Очень сложно бороться с его влиянием. Очень. Я не завидую тем, кто подпадает под его влияние. Это такая личность обаятельная, которую имитировать нельзя.

— Вы упомянули про «браунинг в чёрном мазуте», это образ из одного из самых любимых мной стихотворений Рыжего. И сразу вспомнилось: «Устроиться на автобазу / И петь про чёрный пистолет» Гандлевского.

— А у Гандлевского откуда «чёрный пистолет»?

— От Высоцкого, «где твой чёрный пистолет», конечно.

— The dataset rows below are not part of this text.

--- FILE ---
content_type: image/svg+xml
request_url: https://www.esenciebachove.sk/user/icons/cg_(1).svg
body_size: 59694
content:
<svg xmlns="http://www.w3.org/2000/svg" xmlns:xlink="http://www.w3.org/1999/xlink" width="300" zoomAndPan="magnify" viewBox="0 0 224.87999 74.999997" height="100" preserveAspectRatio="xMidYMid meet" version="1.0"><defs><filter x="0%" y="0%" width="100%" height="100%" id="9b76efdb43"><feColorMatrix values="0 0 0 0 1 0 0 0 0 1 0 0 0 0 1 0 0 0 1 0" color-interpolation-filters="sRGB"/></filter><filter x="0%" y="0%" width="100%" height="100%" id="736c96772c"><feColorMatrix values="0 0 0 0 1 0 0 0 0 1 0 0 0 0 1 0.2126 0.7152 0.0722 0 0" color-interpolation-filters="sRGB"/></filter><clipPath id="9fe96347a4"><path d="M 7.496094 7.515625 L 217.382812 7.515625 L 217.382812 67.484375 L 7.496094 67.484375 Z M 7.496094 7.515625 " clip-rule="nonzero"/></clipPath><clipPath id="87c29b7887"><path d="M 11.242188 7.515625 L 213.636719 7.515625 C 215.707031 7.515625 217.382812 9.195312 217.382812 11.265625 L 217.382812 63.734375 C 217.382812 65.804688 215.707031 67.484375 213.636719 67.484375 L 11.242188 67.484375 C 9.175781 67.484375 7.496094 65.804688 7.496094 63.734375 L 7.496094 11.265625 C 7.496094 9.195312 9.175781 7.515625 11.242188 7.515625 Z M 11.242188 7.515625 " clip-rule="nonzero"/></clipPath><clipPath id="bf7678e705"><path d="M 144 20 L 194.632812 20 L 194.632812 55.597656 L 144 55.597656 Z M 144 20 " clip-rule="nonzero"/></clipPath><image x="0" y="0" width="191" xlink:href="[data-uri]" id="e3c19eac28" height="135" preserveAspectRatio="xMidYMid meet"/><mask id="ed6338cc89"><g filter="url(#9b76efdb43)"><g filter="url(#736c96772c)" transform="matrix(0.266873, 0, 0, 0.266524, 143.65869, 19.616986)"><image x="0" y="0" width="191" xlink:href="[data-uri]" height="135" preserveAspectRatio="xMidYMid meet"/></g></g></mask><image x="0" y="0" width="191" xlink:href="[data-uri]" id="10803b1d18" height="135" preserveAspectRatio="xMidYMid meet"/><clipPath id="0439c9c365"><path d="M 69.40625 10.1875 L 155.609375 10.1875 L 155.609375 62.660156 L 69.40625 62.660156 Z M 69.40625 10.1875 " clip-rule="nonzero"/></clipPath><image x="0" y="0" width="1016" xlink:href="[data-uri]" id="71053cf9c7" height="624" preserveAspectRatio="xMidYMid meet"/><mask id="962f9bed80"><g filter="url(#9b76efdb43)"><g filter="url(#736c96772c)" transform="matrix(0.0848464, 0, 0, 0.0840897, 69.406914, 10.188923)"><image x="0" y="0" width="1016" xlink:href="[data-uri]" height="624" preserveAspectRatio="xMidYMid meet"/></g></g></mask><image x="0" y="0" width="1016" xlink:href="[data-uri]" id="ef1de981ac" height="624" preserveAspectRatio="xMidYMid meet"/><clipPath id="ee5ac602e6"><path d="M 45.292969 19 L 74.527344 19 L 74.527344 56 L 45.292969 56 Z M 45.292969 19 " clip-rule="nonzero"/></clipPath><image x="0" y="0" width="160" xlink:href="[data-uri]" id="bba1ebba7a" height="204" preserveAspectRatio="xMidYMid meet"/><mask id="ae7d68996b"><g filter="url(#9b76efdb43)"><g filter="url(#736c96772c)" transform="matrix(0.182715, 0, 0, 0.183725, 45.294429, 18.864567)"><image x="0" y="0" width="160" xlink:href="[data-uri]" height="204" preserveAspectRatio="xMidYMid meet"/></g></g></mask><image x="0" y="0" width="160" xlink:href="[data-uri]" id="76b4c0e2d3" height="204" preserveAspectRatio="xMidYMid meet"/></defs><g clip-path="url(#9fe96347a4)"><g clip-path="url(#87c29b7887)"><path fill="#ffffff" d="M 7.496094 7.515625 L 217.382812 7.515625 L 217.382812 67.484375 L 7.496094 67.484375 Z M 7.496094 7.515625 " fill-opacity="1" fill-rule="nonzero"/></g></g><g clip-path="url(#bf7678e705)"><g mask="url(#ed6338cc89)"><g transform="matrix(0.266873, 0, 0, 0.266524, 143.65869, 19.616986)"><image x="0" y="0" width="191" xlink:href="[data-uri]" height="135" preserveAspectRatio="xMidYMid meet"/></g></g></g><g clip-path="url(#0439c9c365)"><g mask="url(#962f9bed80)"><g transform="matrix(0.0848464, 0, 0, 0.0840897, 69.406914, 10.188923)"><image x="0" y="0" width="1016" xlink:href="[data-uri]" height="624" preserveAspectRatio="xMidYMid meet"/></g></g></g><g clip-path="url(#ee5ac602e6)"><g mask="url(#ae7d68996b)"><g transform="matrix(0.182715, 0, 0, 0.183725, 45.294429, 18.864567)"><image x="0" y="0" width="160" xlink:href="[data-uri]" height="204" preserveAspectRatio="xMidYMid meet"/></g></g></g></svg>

— Это традиция городского романса. Ну и что, мы сейчас всем предъявим за интертекст? Это смешно. Но Борис в заведомо невыигрышном положении: мы не читали ранних, ученических стихов Гандлевского, так как он их не печатал. Зато мы читали тексты Рыжего, написанные в довольно-таки нежном возрасте, и можем поддаться ошибке сравнивать их со зрелыми стихами Гандлевского. Нет, давайте сравним лучшие тексты Рыжего с лучшими текстами Гандлевского: мне кажется, это будет справедливое сравнение. Поэта надо судить по его удачам. Фактически у любого поэта можно найти слабые тексты и выдать их за верх его возможностей, но это будет неправильно.

— Знал ли Борис лично Дениса Новикова? ДН фигурирует в его списке любимых поэтов, который приводит Юрий Викторович Казарин в «Оправдании жизни»…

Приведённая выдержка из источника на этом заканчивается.